━━ Given text ━━

25  Scenario Generation

Authors

Alec Loudenback

Yun-Tien Lee

“Scenarios are the rehearsal of possible futures. They are not predictions, but pathways that help us prepare for the unknown.” — Peter Schwartz

25.1 Chapter Overview

How to generate synthetic data for your model using sub-models, with applications to economic scenario generation and portfolio composition.

25.2 Common Use Cases of Scenario Generators

Scenario generators are widely used in risk management, investment analysis, and regulatory compliance to model potential future outcomes. For forecasting under the real-world (physical) measure P, use real-world (RW) scenarios. For valuation and hedging, use risk‑neutral (RN) scenarios under the martingale measure Q (e.g., with drift adjusted to the short rate minus dividends for equities and to fit the initial curve for interest rates).

25.2.1 Risk management, especially Value at Risk (VaR) & Expected Shortfall (ES).

RW scenario generators are used to simulate market movements to estimate potential portfolio losses. Basel III regulatory capital requirements have adopted these approaches.

25.2.2 Stress Testing & Regulatory Compliance

RW scenario generators can also be used to generate extreme but plausible market conditions to assess resilience, which is required by central banks and financial regulators (e.g., Federal Reserve and ECB).

25.2.3 Portfolio Optimization & Asset Allocation

RW scenario generators are used to simulate thousands of market conditions to determine optimal portfolio allocations which is commonly used in modern portfolio theory (MPT) and Black-Litterman models.

25.2.4 Pension & Insurance Risk Modeling

RW scenario generators can be used to simulate longevity risk, policyholder behavior, and interest rate movements. They are also used for economic capital estimation under uncertain economic scenarios.

25.2.5 Economic & Macro-Financial Forecasting

Central banks and institutions (e.g., IMF, World Bank) use RW scenario generators to predict macroeconomic trends.

25.2.6 Asset Pricing & Hedging

RN scenario generators help value options using stochastic models (e.g., Black-Scholes, Heston model). They can help simulate future stock price movements under different volatility conditions. They can also be used for hedging purposes to test how a portfolio performs under different inflation, interest rate, or commodity price scenarios.

━━━

(Task goal) In the scenario generation chapter above, which regulatory capital requirements are said to have adopted real-world scenario approaches for estimating potential portfolio losses?

━━ Dataset excerpts ━━

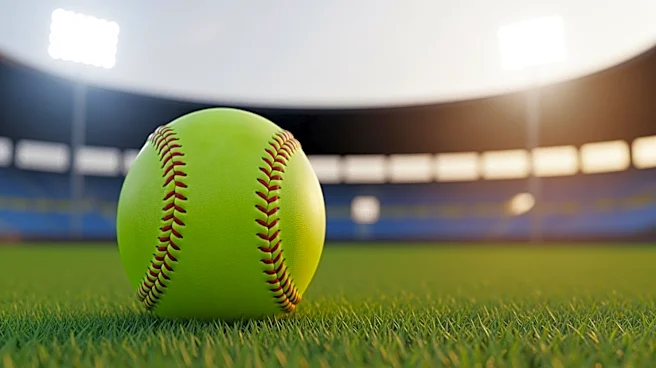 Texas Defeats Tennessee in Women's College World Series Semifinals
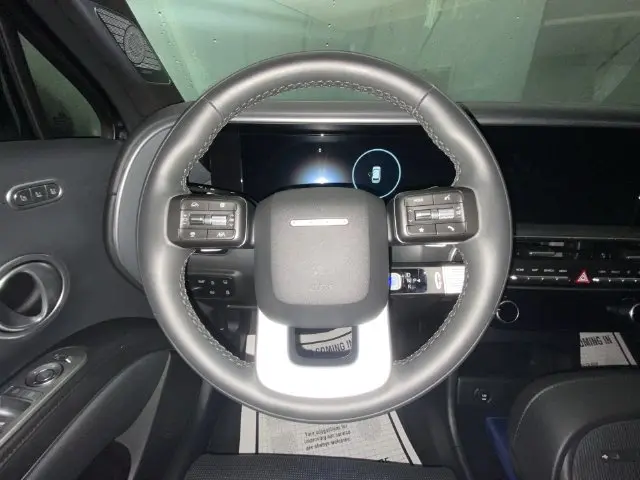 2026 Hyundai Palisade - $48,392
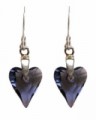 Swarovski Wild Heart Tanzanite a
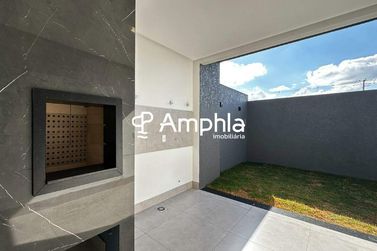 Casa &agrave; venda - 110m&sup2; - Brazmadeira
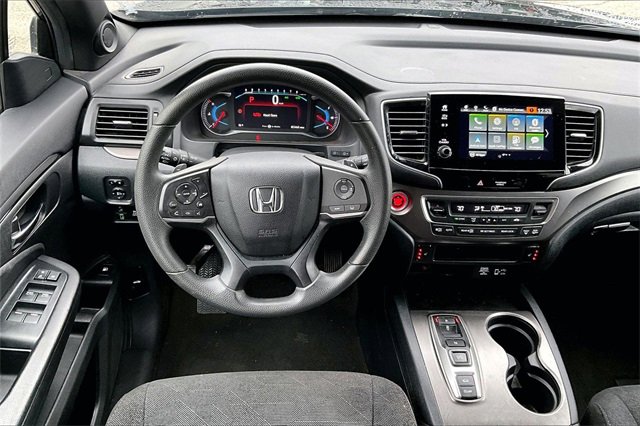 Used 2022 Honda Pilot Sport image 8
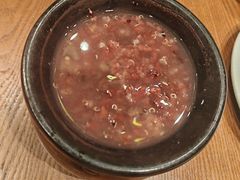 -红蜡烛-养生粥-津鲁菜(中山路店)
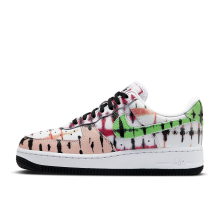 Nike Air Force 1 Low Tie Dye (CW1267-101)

━━━
━━ Dataset excerpts ━━

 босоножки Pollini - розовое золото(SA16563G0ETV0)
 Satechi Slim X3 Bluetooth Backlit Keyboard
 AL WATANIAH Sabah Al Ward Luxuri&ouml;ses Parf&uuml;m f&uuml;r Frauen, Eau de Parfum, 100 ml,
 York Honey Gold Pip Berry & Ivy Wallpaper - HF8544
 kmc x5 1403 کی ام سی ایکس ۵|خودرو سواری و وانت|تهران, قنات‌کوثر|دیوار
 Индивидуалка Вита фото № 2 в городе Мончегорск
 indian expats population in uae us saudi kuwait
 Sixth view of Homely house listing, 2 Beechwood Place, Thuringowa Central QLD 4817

━━━

(Response) Basel III regulatory capital requirements.